TASK REQUIREMENTS: Please rewrite all of the records below with "orchid bud" replaced by "flower bud" and everything else unchanged, leaving out the pictures.

AVAILABLE RECORDS:
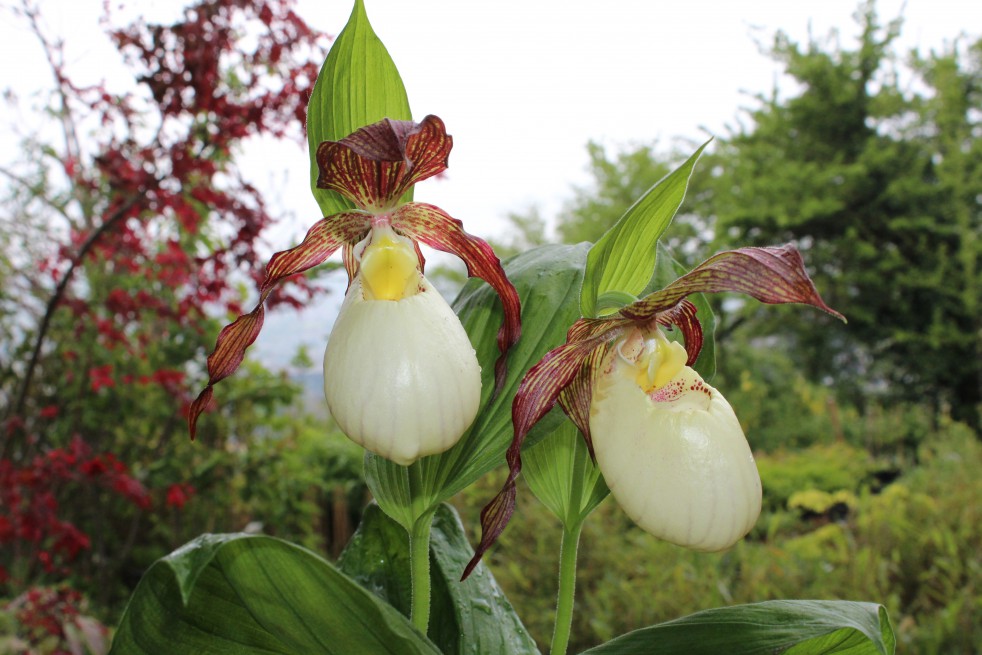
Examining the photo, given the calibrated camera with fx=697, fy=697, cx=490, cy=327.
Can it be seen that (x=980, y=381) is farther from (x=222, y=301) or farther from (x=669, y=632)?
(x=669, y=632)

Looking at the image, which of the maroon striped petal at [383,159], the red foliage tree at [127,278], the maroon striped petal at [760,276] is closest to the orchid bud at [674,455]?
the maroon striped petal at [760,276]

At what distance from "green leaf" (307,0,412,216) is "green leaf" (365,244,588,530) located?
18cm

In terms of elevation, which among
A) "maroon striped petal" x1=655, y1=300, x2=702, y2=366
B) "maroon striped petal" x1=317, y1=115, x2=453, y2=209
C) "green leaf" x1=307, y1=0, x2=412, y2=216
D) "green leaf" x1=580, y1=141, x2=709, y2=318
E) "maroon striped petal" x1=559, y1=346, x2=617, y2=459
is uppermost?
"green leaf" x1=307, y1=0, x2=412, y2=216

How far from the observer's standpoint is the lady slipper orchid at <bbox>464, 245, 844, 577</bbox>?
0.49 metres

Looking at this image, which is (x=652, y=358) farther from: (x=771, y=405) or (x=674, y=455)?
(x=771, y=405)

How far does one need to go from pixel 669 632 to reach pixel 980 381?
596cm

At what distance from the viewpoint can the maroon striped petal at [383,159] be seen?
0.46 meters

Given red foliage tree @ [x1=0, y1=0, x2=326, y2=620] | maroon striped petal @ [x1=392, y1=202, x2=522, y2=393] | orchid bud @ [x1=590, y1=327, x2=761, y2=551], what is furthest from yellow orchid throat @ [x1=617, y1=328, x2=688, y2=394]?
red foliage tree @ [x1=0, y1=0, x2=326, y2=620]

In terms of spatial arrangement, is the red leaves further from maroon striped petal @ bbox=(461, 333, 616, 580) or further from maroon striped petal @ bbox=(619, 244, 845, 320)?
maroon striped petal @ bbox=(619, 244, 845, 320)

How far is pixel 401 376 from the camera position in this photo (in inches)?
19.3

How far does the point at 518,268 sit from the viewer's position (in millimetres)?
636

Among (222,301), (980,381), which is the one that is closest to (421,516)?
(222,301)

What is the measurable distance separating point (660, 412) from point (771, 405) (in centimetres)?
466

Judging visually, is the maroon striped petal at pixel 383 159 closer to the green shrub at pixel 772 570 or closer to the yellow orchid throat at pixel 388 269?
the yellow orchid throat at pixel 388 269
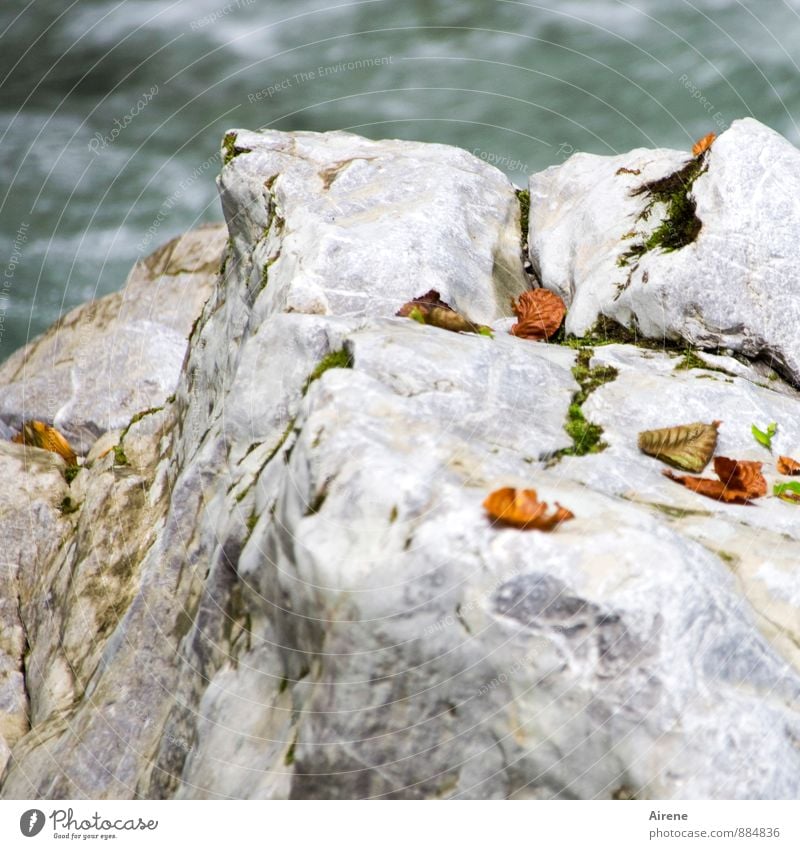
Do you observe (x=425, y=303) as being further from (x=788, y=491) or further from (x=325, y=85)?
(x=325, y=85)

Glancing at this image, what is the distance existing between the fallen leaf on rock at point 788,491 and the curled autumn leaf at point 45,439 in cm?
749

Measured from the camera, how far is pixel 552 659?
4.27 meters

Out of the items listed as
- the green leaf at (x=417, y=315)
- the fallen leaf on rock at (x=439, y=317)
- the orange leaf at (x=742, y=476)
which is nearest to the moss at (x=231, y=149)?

TASK RESPONSE:
Examining the photo, given the calibrated camera with fx=697, fy=697, cx=490, cy=327.
Can it be seen that (x=980, y=381) is farther from (x=222, y=301) or farther from (x=669, y=632)?
(x=669, y=632)

Looking at the image, which of the maroon striped petal at [383,159], the red foliage tree at [127,278], the maroon striped petal at [760,276] is closest to the flower bud at [674,455]?
the maroon striped petal at [760,276]

At what distance from "green leaf" (307,0,412,216) is "green leaf" (365,244,588,530) located?
18cm

In terms of elevation, which among
A) "maroon striped petal" x1=655, y1=300, x2=702, y2=366
B) "maroon striped petal" x1=317, y1=115, x2=453, y2=209
C) "green leaf" x1=307, y1=0, x2=412, y2=216
D) "green leaf" x1=580, y1=141, x2=709, y2=318
E) "maroon striped petal" x1=559, y1=346, x2=617, y2=459
is uppermost?
"green leaf" x1=307, y1=0, x2=412, y2=216

How far from the observer's standpoint is the lady slipper orchid at <bbox>464, 245, 844, 577</bbox>?
0.49 metres

Looking at this image, which is (x=652, y=358) farther from: (x=771, y=405) or (x=674, y=455)?
(x=771, y=405)

How far does one need to go from pixel 669 632 to reach pixel 980 381?
596cm

At what distance from the viewpoint can the maroon striped petal at [383,159] be seen?
0.46 meters

Given red foliage tree @ [x1=0, y1=0, x2=326, y2=620] | maroon striped petal @ [x1=392, y1=202, x2=522, y2=393] | flower bud @ [x1=590, y1=327, x2=761, y2=551], what is furthest from yellow orchid throat @ [x1=617, y1=328, x2=688, y2=394]?
red foliage tree @ [x1=0, y1=0, x2=326, y2=620]

In terms of spatial arrangement, is the red leaves further from maroon striped petal @ bbox=(461, 333, 616, 580) or further from maroon striped petal @ bbox=(619, 244, 845, 320)?
maroon striped petal @ bbox=(619, 244, 845, 320)

How far is pixel 401 376 from the camera position in this photo (in inches)?
19.3

How far does the point at 518,268 sit from the viewer's position (in millimetres)?
636

Among (222,301), (980,381), which is the one that is closest to (421,516)?
(222,301)

What is the measurable distance separating point (660, 412) from point (771, 405) (in centimetres)?
466

Judging visually, is the maroon striped petal at pixel 383 159 closer to the green shrub at pixel 772 570 or closer to the yellow orchid throat at pixel 388 269?
the yellow orchid throat at pixel 388 269
Do you observe (x=425, y=303) as being further from (x=788, y=491) or further from (x=325, y=85)?
(x=325, y=85)

Glancing at this image, what is the distance existing between the fallen leaf on rock at point 788,491 and the curled autumn leaf at point 45,439 in cm?
749

Measured from the camera, how far is pixel 552 659?
4.27 meters

Out of the items listed as
- the green leaf at (x=417, y=315)
- the fallen leaf on rock at (x=439, y=317)
- the orange leaf at (x=742, y=476)
which is nearest to the moss at (x=231, y=149)?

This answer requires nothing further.